I am sorry for hurting you and not fulfilling those promises. Forgive me.

Thank you for allowing me to see your lovely soul and sharing so much of yourself with me.

I love you and will always do.

- Dev.

———

I was numbed. I didn't move, I sat in the floor like looser in the battlefield whose entire life has been captured. I felt like it's a dream and waited for someone else to wake me up,but nothing happened, nobody came.
        Tears were flowing from eyes. But I don't know why,. I didn't get guts to cry making sound like how I used to when I am in pain. May be I was stunned more than being in pain.
Dad, mom and Nusrat rushed to me.
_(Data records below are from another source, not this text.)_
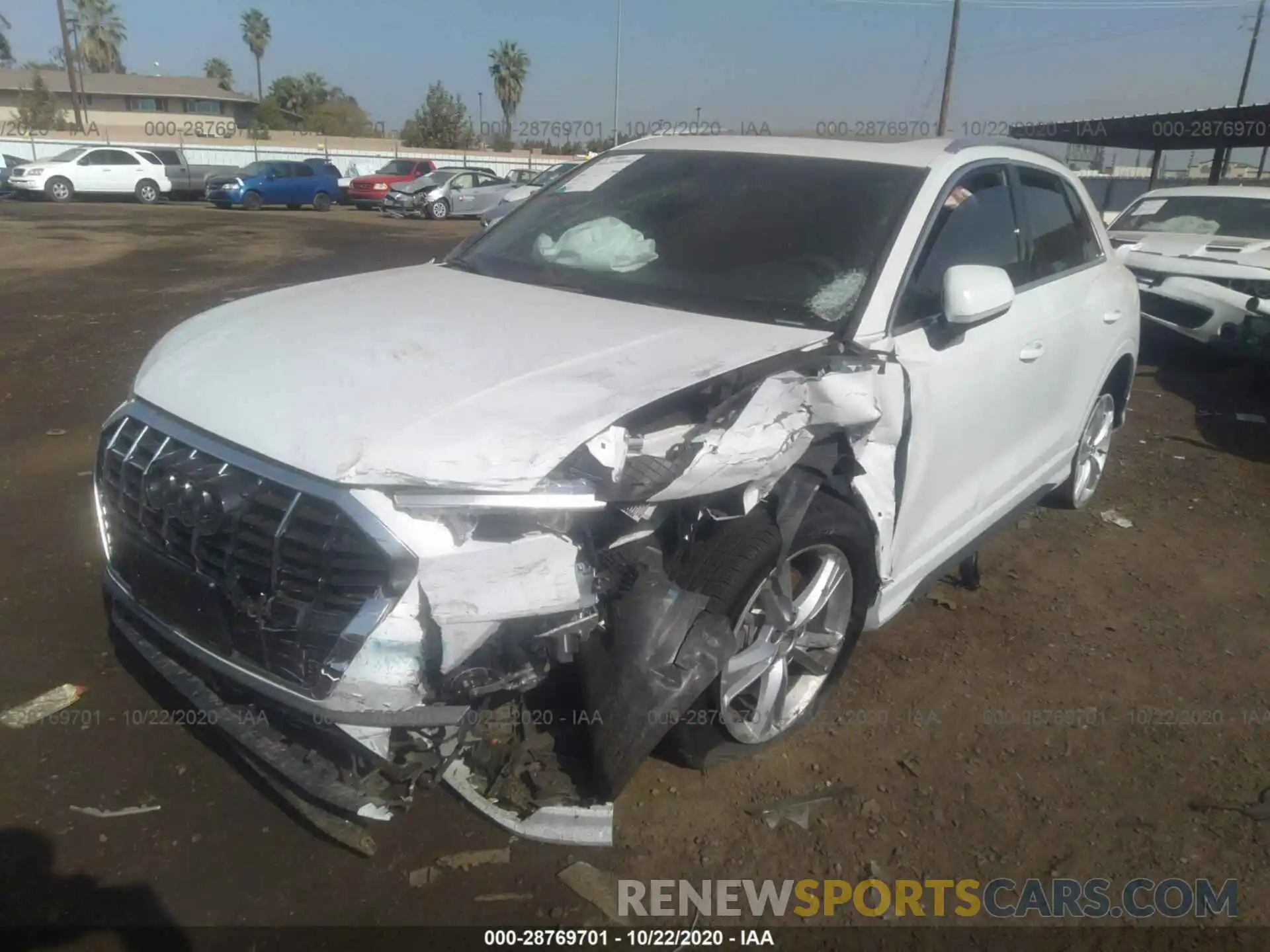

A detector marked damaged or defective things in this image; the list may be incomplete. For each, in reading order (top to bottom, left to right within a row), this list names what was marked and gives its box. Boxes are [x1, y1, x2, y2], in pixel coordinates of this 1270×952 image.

damaged hood [136, 265, 833, 487]
torn sheet metal [645, 365, 884, 502]
crushed front end [96, 348, 894, 853]
torn sheet metal [581, 555, 731, 802]
torn sheet metal [442, 766, 614, 848]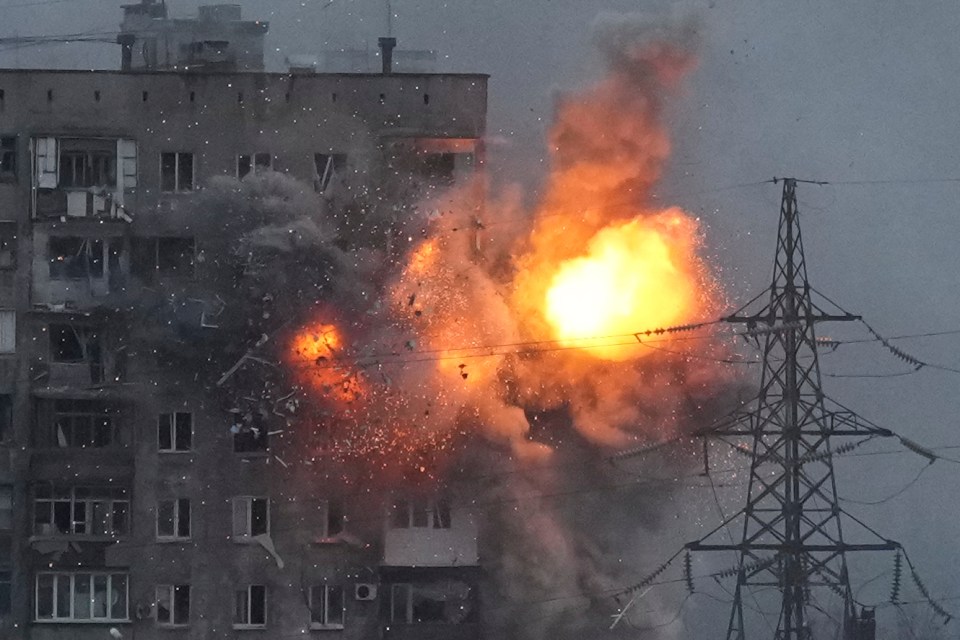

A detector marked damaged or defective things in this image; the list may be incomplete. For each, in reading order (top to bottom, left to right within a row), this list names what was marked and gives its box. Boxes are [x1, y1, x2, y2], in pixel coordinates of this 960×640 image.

shattered windows [159, 151, 195, 191]
shattered windows [235, 152, 270, 179]
shattered windows [314, 152, 346, 192]
damaged facade [0, 3, 488, 636]
shattered windows [54, 398, 116, 448]
shattered windows [158, 412, 192, 452]
shattered windows [32, 488, 128, 536]
shattered windows [158, 496, 191, 540]
shattered windows [229, 498, 266, 536]
shattered windows [390, 500, 450, 528]
shattered windows [35, 576, 127, 620]
shattered windows [155, 584, 188, 624]
shattered windows [231, 584, 264, 624]
shattered windows [310, 584, 344, 632]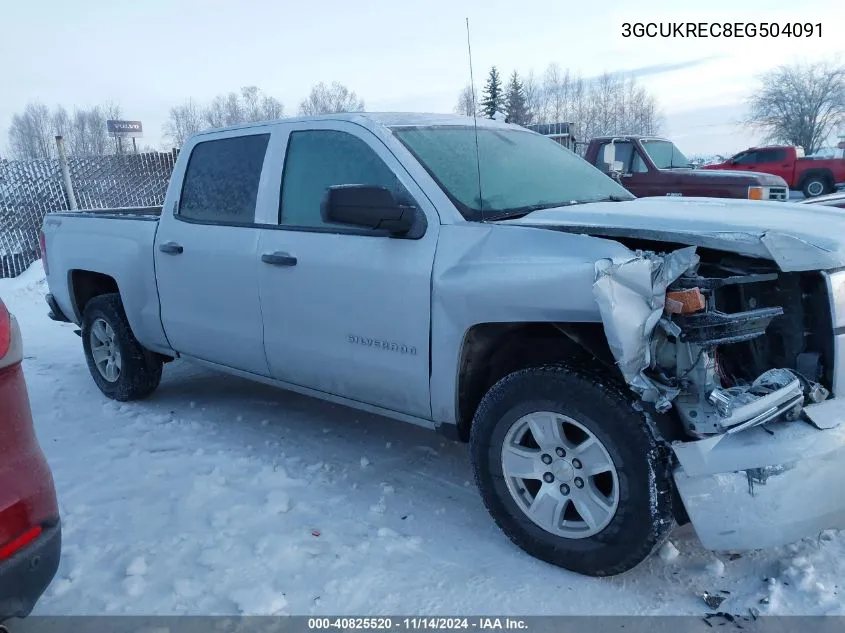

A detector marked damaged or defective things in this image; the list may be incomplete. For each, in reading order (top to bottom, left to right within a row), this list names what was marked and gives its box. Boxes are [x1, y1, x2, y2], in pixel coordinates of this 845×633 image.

detached bumper [0, 520, 61, 620]
damaged front end [592, 247, 832, 440]
damaged front end [592, 244, 845, 552]
detached bumper [672, 398, 844, 552]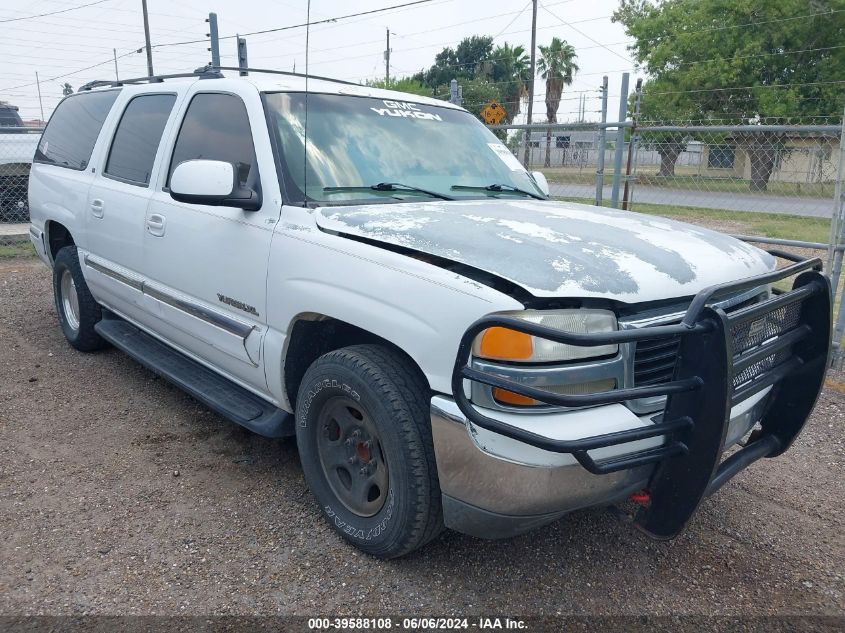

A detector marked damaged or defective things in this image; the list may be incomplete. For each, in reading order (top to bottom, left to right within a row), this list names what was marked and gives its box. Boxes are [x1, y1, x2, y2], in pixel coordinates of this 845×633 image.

cracked hood paint [314, 200, 776, 304]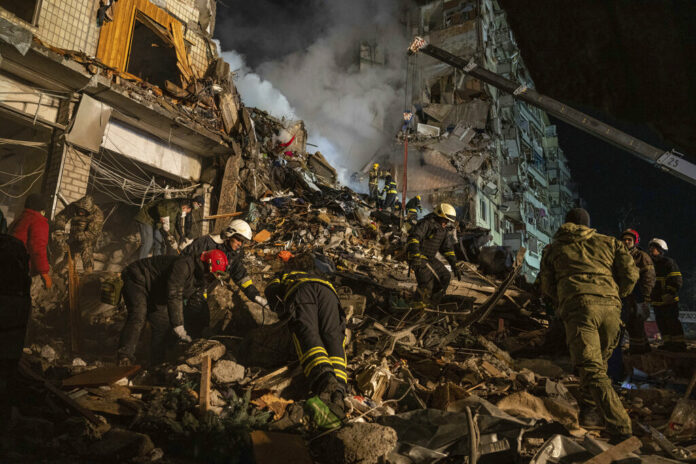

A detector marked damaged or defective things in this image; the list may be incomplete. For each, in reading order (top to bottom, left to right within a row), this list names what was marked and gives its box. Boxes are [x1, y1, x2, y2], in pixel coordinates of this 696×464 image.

broken window frame [0, 0, 41, 26]
broken ceiling slab [66, 94, 114, 152]
damaged apartment building [0, 0, 247, 258]
damaged apartment building [394, 0, 580, 280]
broken wooden plank [63, 366, 142, 388]
broken wooden plank [580, 436, 640, 462]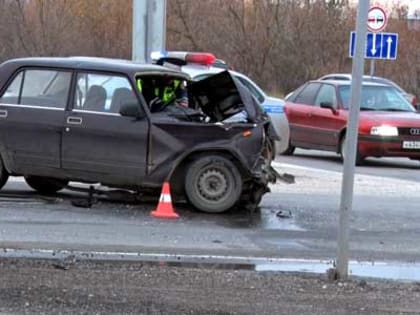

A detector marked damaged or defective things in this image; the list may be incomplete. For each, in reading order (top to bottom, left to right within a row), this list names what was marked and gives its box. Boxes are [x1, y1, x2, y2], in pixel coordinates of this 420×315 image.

damaged black sedan [0, 57, 282, 214]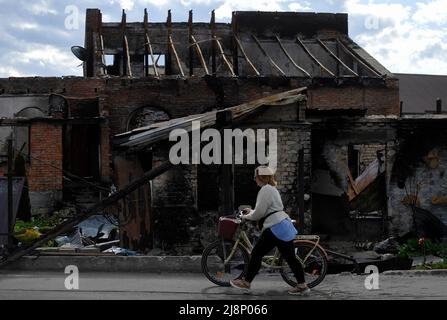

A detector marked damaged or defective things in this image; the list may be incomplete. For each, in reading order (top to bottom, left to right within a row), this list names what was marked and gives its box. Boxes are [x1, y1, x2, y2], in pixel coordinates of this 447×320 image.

burned roof beam [144, 8, 160, 77]
charred wooden beam [214, 35, 236, 77]
burned roof beam [214, 35, 236, 77]
charred wooden beam [233, 34, 260, 76]
burned roof beam [233, 34, 260, 76]
burned roof beam [252, 34, 288, 76]
charred wooden beam [252, 34, 288, 76]
charred wooden beam [272, 35, 312, 78]
burned roof beam [274, 35, 314, 78]
burned roof beam [296, 37, 334, 77]
charred wooden beam [296, 37, 334, 77]
burned roof beam [316, 37, 358, 76]
charred wooden beam [316, 37, 358, 76]
burned roof beam [338, 37, 384, 77]
charred wooden beam [338, 38, 384, 77]
damaged facade [0, 10, 444, 254]
charred wooden beam [0, 161, 175, 268]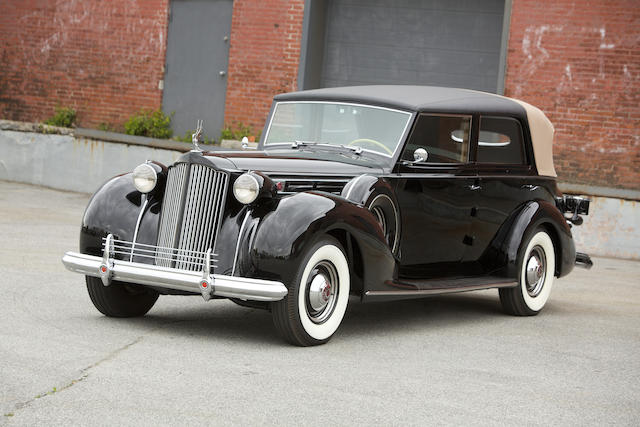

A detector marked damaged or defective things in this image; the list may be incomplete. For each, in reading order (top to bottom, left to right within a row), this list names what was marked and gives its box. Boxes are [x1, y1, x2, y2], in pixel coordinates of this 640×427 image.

pavement crack [3, 338, 143, 418]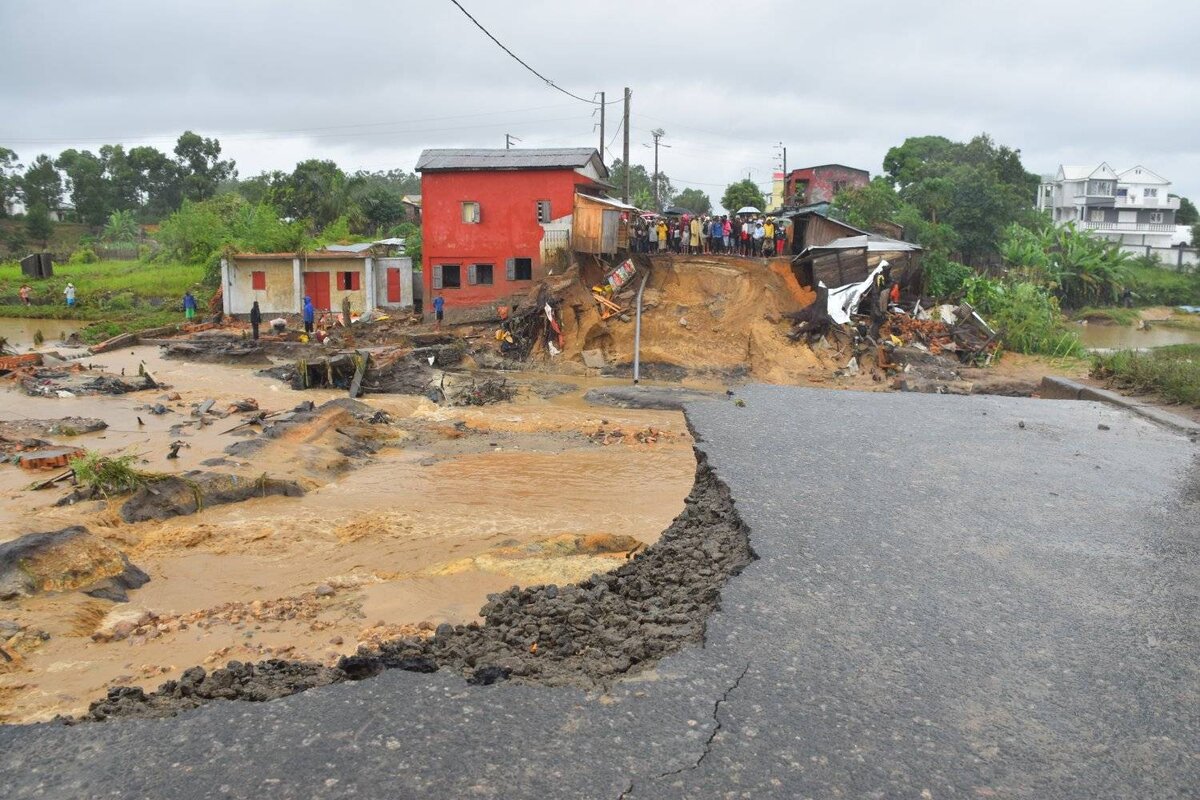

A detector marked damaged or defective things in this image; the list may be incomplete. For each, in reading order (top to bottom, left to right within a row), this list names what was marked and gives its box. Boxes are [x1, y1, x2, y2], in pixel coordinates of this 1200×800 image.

crack in the road [624, 657, 753, 796]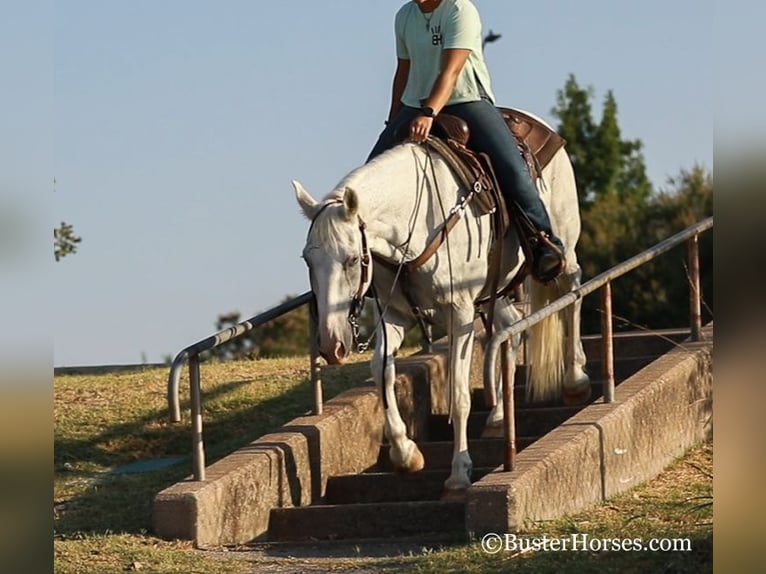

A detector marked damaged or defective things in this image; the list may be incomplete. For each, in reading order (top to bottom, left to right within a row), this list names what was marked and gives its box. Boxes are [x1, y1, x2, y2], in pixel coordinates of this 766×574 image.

rusty metal post [688, 234, 704, 342]
rusty metal post [190, 356, 207, 482]
rusty metal post [308, 300, 324, 416]
rusty metal post [500, 342, 520, 472]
They embraced me. Mom swiped my tears.

"Are you okay?" Dad asked, removing my hair from face which was wet dipped with my tears.

"Dad, why did he leave me? "I asked, without looking at him.
He didn't answer but hauled me to his arms.

        Why did he leave me suddenly without saying anything? Why he accepted Sumiti all of sudden while he loved me all way? He hasn't mentioned any reason for that in letter. If he would have to go with Sumiti at the end then why the hell he was with me all these years fighting for our love? Why?
I should meet him and clarify the things. He has promised to be with me for forever. He can't leave me on the mid after this much struggle and after our 4 years of journey. No, he can't leave me like this and go with Sumiti.